The Australian Law Reform Commission report, Safe, Informed, Supported: Reforming Justice Responses to Sexual Violence made 64 recommendations, including expanding access to voluntary restorative justice processes in Australia. Survivors of sexual harm have asked repeatedly for multiple justice options, investment in prevention, and embedded consent and gender equality education at every level of our education and legal systems.

Other sexual and reproductive harms must also receive investment and attention including, harm that takes place in medical and healthcare settings, such as inadequate informed consent procedures in obstetric care or forced sterilisation. As well as women who experience reproductive coercion, such as, threats of abandonment or isolation if pregnancy does not occur, deception about being infertile or vasectomy and financial threats for continuing a pregnancy among many others.

In the lead up to CSW, the Persephone Network spoke with young people across Australia about what their priorities were. Young people repeatedly spoke about the importance of bodily autonomy and sexual and reproductive health rights for women, girls and gender-diverse folks.

In terms of a practical reform agenda we suggest:

  • Survivor-centred, rights-based justice pathways that link health, psychosocial services, and legal support.

  • Legal aid and community legal empowerment, including paralegal models and mobile services in rural and island contexts.

  • Specialised training and protocols for police, prosecutors, judges, and court staff on sexual reproductive health rights, coercion, trauma, and discrimination.

  • Privacy and safety protections, including against technology-facilitated violence and retaliation.
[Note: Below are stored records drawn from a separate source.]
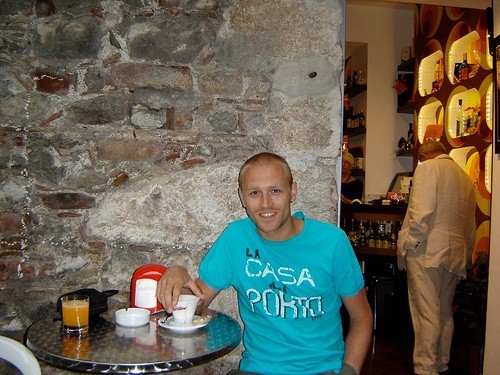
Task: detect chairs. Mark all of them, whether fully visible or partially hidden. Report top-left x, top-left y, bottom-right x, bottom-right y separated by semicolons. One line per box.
338;279;378;343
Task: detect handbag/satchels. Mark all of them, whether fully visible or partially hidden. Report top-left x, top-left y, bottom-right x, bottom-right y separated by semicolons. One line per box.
55;287;120;321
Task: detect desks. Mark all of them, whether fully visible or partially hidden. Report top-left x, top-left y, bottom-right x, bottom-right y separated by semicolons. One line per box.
25;302;241;375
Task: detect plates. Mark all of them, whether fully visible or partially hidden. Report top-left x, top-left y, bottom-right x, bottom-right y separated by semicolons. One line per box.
157;315;209;333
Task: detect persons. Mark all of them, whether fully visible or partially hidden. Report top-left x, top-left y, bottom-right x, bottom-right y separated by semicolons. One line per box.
397;140;476;375
340;151;364;232
156;152;373;375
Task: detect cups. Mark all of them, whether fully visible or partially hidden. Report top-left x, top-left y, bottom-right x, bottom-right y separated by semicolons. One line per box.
61;294;89;334
171;293;200;323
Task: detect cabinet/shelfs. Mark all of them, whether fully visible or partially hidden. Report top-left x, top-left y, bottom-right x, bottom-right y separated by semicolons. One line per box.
341;203;411;334
395;56;413;158
343;82;364;176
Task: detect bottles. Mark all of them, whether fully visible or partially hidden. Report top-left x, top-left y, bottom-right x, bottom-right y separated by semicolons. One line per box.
459;52;469;80
456;99;464;137
341;217;403;250
343;106;365;131
345;69;367;94
408;123;414;150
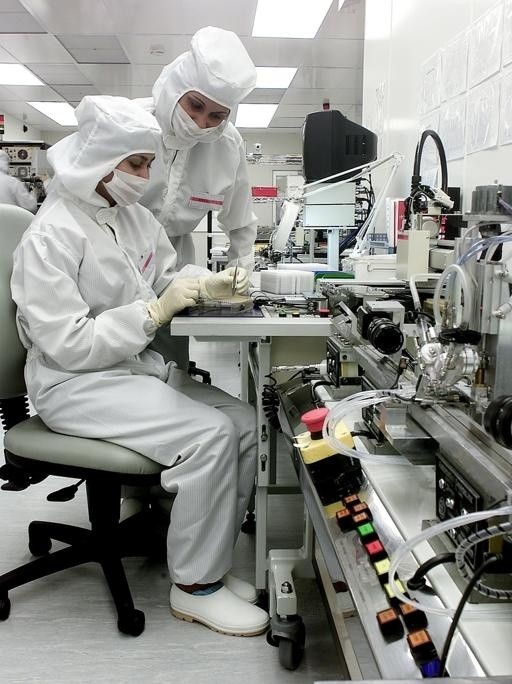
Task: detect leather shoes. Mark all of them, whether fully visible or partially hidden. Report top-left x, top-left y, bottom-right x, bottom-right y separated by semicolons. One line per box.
221;574;259;605
168;585;270;636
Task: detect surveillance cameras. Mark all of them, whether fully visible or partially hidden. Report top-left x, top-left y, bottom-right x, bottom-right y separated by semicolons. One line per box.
254;143;262;150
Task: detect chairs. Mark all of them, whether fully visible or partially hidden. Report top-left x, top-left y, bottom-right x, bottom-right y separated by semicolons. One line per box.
1;202;174;636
  • Institutional accountability mechanisms for healthcare-related violations, including independent complaints pathways.

  • Data and monitoring that is safe, disaggregated, and used to improve performance rather than punish survivors.
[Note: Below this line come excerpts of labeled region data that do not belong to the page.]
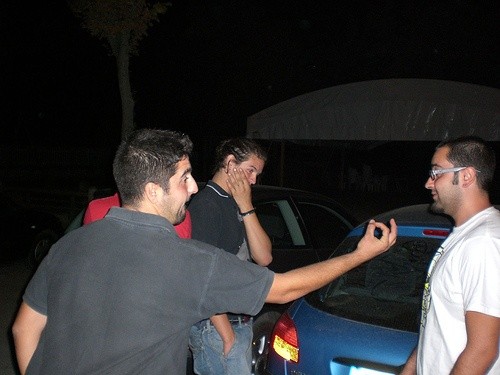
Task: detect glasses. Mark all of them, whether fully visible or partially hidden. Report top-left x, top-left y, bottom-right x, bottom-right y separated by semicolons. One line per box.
429;167;482;181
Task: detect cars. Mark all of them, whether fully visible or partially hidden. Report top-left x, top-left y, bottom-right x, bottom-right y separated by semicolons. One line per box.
265;206;454;375
243;183;367;374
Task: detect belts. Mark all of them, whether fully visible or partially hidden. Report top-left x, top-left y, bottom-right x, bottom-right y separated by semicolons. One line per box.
231;315;250;325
Australia is a middle global power and in the Asia Pacific Region, it's our priority to be a good neighbour and work collaboratively as we struggle to eliminate gender based violence across our region. However, this intention is hollow, if we continue to come into international forums and talk about best practice without also acknowledging that we are still struggling to get this right at home.

Since the 2022 election, Australia has invested a lot of money, policy and effort into family, domestic and sexual violence. Sustained energy and investment in this space is the only way we are going to see ongoing progress. In addressing the Commission on the Status of Women (CSW), the Head of the Office for Women, Padma Raman demonstrated this ongoing commitment saying, ‘in Australia, we understand that justice extends beyond courts and laws. It includes the systems, services and institutions that shape women’s daily lives – both online and offline’. We look forward to working together, as a regional community to make sure everyone can access the SRHR that they deserve. While there has been significant progress in this space, for many Australians, the path to SRHR is hypothetical. We do not want to see the likelihood of SRHR violations increase, through language dilution on the global stage or, following other areas of the world in weakening protections. We owe it to our communities to push for continued investment, prioritisation of survivors, funding for protection and support where needed, and continued development of our data ecosystem to make sure we have the tools to build on our hard fought SRHR gains.